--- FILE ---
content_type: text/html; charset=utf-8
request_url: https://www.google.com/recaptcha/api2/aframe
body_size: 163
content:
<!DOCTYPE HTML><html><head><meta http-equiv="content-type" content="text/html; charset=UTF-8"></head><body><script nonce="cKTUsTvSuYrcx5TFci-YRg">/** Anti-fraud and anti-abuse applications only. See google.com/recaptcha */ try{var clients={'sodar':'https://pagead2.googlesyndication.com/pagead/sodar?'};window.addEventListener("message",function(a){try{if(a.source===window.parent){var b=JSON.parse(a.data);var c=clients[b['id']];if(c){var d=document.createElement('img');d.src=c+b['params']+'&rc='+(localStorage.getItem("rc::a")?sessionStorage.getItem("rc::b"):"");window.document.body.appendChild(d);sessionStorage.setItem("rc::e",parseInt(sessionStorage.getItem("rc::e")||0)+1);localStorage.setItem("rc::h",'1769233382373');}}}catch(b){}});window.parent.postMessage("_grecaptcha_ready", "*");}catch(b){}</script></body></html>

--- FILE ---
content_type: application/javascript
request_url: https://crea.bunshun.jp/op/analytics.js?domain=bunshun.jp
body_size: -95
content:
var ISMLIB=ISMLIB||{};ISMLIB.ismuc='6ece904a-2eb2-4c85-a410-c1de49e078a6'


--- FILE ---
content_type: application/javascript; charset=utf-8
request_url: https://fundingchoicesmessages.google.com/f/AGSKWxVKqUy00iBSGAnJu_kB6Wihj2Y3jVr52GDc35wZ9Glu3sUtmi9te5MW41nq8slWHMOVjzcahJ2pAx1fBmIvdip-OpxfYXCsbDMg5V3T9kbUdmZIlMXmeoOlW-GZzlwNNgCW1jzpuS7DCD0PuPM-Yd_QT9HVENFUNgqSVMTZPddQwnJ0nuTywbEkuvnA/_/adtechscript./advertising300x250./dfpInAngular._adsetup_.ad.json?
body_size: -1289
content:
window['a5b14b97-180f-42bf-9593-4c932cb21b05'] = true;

+ + + + +

__Problem requirements__.
Show the lines in the entries above that include the string "javascript".

__Answer for the task__.
content_type: application/javascript
content_type: application/javascript; charset=utf-8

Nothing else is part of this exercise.